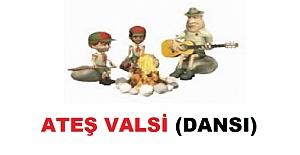 ATEŞ VALSİ (DANSI)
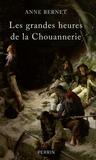 Anne Bernet - Les grandes heures de la chouannerie.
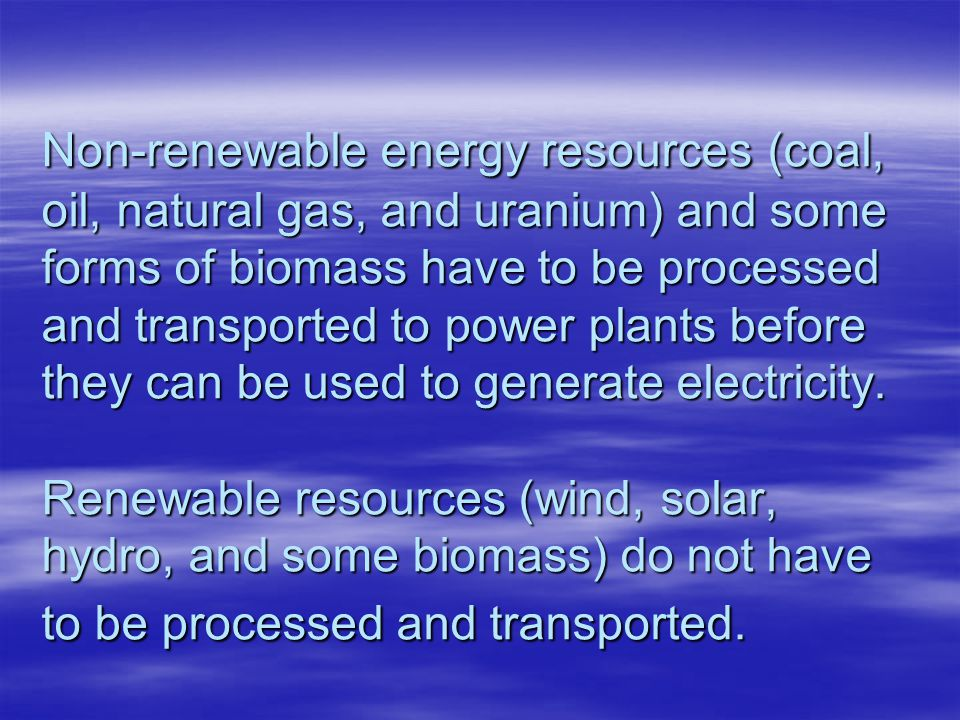 Non-renewable energy resources (coal, oil, natural gas, and uranium) and some forms of biomass have to be processed and transported to power plants before they can be used to generate electricity.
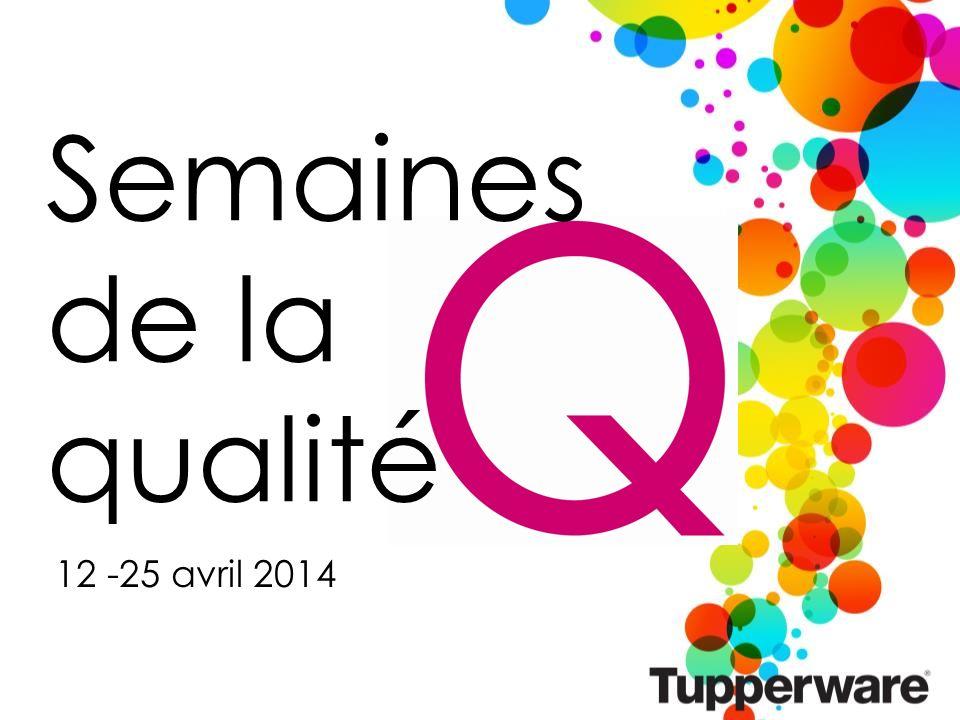 12 -25 avril 2014 Semaines de la qualité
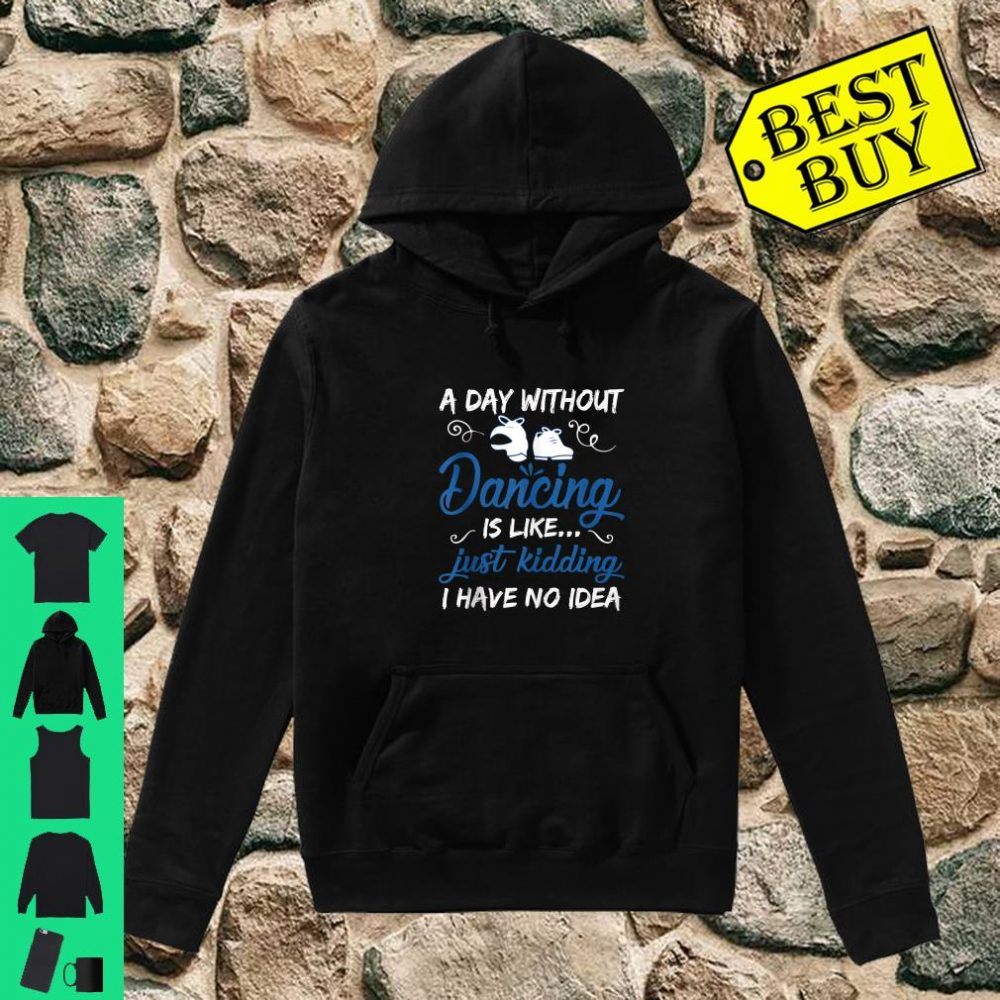 A Day Without Dancing Is Like Just Kidding I Have No Idea shirt hoodie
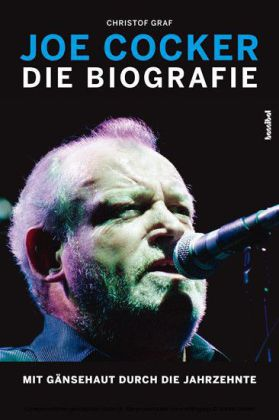 Joe Cocker - Die Biografie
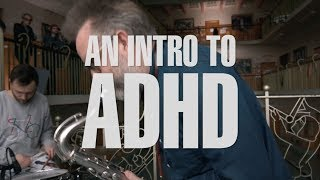 KEXP presents... An Intro to ADHD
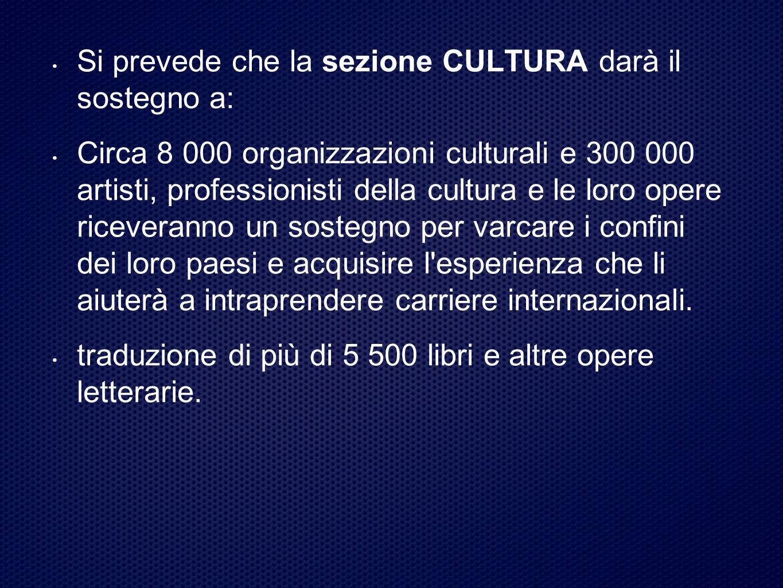 Si prevede che la sezione CULTURA darà il sostegno a: Circa 8 000 organizzazioni culturali e 300 000 artisti, professionisti della cultura e le loro opere riceveranno un sostegno per varcare i confini dei loro paesi e acquisire l esperienza che li aiuterà a intraprendere carriere internazionali.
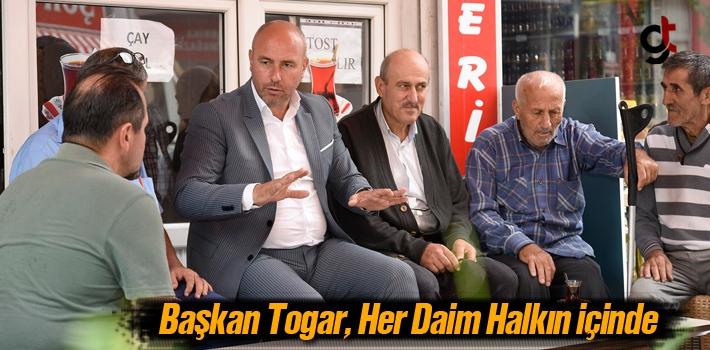 Başkan Togar, Her Daim Halkın İçinde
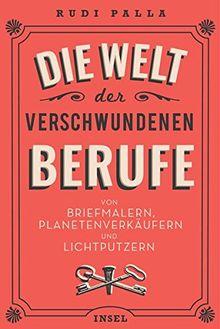 Die Welt der verschwundenen Berufe: Von Briefmalern, Planetenverkäufern und Lichtputzern (insel taschenbuch)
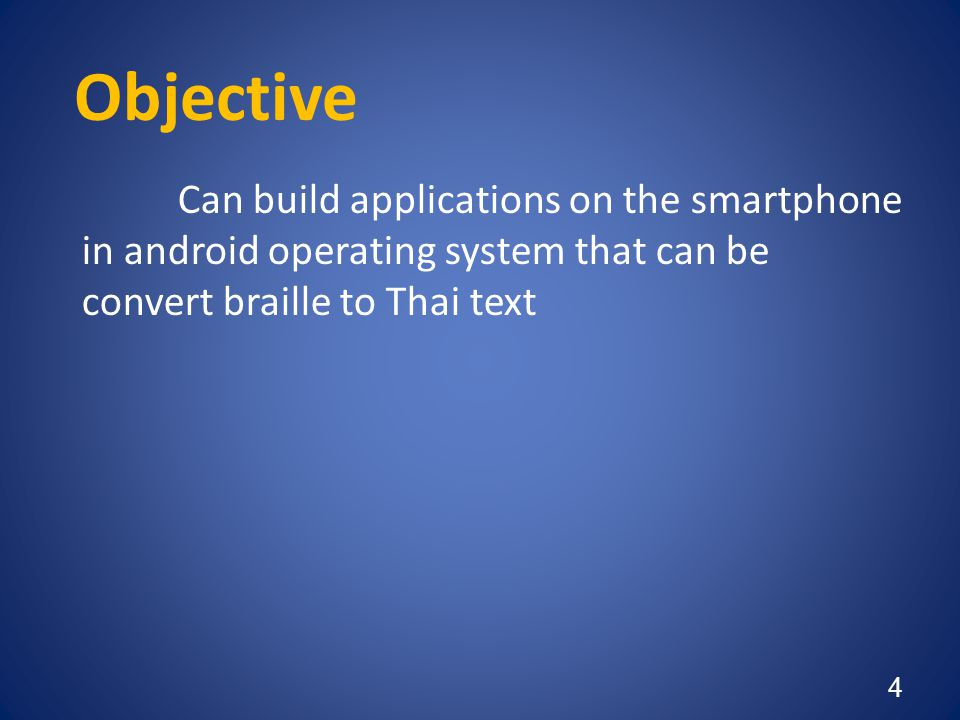 Objective Can build applications on the smartphone in android operating system that can be convert braille to Thai text 4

--------------------

TASK PROMPT: Please retype every record above exactly, leaving out the pictures.

ANSWER TO THIS PROBLEM:
 ATEŞ VALSİ (DANSI)
 Anne Bernet - Les grandes heures de la chouannerie.
 Non-renewable energy resources (coal, oil, natural gas, and uranium) and some forms of biomass have to be processed and transported to power plants before they can be used to generate electricity.
 12 -25 avril 2014 Semaines de la qualité
 A Day Without Dancing Is Like Just Kidding I Have No Idea shirt hoodie
 Joe Cocker - Die Biografie
 KEXP presents... An Intro to ADHD
 Si prevede che la sezione CULTURA darà il sostegno a: Circa 8 000 organizzazioni culturali e 300 000 artisti, professionisti della cultura e le loro opere riceveranno un sostegno per varcare i confini dei loro paesi e acquisire l esperienza che li aiuterà a intraprendere carriere internazionali.
 Başkan Togar, Her Daim Halkın İçinde
 Die Welt der verschwundenen Berufe: Von Briefmalern, Planetenverkäufern und Lichtputzern (insel taschenbuch)
 Objective Can build applications on the smartphone in android operating system that can be convert braille to Thai text 4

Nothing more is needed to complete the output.